## To do
Leave out every line that comes before the one containing "category: unidentified deer", and reproduce the rest of the listing below exactly, through its last line.

## Dataset
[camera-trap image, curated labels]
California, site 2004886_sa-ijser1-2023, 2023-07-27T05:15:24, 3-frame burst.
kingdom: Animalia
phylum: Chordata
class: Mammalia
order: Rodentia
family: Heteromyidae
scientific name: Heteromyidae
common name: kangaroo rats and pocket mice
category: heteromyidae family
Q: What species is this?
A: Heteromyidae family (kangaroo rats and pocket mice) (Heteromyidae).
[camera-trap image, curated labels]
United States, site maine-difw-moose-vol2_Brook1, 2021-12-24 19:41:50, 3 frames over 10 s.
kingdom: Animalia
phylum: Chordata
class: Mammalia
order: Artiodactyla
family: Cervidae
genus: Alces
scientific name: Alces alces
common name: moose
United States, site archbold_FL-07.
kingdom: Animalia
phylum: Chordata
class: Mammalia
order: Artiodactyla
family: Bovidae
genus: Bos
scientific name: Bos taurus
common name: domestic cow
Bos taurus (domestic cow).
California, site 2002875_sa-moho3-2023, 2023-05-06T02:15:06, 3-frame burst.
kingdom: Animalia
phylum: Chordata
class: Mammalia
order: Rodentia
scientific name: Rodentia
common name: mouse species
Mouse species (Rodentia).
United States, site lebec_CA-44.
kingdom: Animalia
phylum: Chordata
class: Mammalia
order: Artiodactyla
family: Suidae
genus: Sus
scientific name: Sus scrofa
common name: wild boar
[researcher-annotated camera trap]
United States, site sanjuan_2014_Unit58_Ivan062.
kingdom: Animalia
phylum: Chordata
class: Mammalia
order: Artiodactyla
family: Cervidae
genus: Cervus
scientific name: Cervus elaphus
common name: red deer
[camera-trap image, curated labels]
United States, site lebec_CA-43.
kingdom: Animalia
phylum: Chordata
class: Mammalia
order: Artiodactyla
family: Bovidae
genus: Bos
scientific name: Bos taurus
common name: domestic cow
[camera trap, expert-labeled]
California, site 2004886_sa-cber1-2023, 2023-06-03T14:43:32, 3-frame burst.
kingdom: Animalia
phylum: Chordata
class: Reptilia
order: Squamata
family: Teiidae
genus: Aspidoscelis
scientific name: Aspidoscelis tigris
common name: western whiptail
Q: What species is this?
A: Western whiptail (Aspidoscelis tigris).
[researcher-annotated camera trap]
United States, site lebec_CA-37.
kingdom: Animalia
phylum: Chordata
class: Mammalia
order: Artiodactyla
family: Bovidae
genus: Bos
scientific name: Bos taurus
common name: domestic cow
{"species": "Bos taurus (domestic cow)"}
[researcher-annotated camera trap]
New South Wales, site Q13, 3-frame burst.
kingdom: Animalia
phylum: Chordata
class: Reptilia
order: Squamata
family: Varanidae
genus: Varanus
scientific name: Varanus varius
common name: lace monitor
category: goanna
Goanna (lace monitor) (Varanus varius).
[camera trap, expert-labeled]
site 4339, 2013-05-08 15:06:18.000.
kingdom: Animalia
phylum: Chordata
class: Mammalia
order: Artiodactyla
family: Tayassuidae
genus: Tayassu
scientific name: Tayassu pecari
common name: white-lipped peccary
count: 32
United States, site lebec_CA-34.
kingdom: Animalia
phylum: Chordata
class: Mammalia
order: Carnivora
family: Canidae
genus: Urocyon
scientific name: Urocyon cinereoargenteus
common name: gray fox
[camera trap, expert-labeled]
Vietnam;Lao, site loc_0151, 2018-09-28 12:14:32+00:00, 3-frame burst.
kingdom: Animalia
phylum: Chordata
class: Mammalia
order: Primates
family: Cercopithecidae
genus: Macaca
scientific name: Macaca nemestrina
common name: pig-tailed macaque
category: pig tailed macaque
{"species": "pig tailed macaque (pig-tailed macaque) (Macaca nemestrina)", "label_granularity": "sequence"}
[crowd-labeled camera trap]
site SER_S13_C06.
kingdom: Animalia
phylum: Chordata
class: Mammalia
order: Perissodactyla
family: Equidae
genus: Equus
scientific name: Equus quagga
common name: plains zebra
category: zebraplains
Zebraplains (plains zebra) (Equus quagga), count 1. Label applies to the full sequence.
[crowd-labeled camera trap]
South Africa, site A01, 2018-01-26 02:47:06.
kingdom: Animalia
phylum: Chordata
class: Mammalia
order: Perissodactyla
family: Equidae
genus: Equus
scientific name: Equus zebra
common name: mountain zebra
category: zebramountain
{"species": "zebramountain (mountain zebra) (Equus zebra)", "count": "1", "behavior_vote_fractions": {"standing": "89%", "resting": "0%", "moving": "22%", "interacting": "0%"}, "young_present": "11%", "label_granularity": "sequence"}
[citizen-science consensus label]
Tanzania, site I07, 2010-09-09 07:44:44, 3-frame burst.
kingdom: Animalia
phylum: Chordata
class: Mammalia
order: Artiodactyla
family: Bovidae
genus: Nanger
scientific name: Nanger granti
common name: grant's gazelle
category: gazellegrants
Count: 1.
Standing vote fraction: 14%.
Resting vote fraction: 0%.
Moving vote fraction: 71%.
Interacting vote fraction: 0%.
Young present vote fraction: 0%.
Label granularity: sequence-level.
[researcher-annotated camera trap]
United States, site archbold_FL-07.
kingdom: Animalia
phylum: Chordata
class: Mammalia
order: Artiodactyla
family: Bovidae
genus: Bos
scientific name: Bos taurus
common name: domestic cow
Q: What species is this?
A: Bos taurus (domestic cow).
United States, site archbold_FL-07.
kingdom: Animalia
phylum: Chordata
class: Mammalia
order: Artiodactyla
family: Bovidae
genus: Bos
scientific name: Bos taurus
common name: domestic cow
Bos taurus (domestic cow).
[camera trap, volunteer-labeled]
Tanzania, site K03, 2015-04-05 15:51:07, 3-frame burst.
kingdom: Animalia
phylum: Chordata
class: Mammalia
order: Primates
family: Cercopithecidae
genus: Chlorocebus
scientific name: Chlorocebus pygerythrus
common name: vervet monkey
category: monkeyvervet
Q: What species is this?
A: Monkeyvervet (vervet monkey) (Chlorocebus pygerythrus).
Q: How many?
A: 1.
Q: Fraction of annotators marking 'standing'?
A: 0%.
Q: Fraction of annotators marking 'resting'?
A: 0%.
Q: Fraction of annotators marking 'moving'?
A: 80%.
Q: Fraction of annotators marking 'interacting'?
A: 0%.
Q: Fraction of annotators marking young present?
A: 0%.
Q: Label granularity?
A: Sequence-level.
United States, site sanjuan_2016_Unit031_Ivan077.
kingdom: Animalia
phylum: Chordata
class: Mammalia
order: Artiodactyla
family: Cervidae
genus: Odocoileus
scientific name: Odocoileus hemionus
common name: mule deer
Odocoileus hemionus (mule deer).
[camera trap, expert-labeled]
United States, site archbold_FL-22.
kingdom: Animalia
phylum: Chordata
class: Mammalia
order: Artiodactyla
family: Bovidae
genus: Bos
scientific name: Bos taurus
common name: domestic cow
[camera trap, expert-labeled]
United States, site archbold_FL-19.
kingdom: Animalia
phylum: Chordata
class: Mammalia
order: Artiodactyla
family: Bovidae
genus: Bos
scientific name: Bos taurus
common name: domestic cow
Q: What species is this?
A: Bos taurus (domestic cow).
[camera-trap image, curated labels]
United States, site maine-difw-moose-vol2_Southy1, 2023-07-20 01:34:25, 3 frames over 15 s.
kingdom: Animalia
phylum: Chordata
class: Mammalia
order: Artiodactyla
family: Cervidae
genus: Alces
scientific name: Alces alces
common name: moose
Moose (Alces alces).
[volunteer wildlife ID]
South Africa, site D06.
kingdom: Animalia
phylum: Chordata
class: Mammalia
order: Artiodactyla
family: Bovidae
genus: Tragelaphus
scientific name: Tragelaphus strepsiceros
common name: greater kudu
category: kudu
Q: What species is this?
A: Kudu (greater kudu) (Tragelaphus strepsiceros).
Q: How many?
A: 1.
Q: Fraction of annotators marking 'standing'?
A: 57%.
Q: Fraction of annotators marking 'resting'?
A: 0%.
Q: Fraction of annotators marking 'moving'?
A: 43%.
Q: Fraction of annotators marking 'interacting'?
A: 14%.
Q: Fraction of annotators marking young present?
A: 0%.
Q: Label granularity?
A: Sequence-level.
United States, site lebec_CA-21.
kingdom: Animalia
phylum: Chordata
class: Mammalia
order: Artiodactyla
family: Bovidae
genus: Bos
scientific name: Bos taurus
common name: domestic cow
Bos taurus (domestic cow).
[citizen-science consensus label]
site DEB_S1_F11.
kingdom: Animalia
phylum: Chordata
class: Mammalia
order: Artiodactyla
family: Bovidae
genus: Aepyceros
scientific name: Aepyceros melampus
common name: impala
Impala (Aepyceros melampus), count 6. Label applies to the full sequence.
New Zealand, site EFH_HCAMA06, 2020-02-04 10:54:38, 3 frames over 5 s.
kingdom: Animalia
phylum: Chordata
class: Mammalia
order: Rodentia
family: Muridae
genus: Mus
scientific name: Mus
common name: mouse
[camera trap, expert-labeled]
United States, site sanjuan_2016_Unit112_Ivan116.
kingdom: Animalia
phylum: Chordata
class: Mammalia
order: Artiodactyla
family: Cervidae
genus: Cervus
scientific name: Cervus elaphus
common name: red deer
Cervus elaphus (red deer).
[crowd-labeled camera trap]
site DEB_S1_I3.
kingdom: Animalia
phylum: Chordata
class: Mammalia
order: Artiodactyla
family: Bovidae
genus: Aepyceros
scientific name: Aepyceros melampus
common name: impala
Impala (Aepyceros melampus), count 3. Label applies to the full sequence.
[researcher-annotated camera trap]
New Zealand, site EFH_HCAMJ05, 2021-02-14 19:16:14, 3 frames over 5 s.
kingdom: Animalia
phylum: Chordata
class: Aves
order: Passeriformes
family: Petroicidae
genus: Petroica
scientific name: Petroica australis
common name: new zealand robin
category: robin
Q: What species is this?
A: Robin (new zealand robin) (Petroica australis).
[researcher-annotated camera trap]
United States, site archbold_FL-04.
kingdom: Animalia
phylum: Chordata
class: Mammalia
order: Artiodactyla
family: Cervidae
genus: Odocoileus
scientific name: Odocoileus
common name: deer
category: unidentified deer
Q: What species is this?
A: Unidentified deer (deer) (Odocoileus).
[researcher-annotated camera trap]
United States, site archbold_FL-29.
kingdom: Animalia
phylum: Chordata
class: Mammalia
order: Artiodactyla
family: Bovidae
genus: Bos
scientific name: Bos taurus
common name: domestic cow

## Solution for this exercise
category: unidentified deer
Q: What species is this?
A: Unidentified deer (deer) (Odocoileus).
[researcher-annotated camera trap]
United States, site archbold_FL-29.
kingdom: Animalia
phylum: Chordata
class: Mammalia
order: Artiodactyla
family: Bovidae
genus: Bos
scientific name: Bos taurus
common name: domestic cow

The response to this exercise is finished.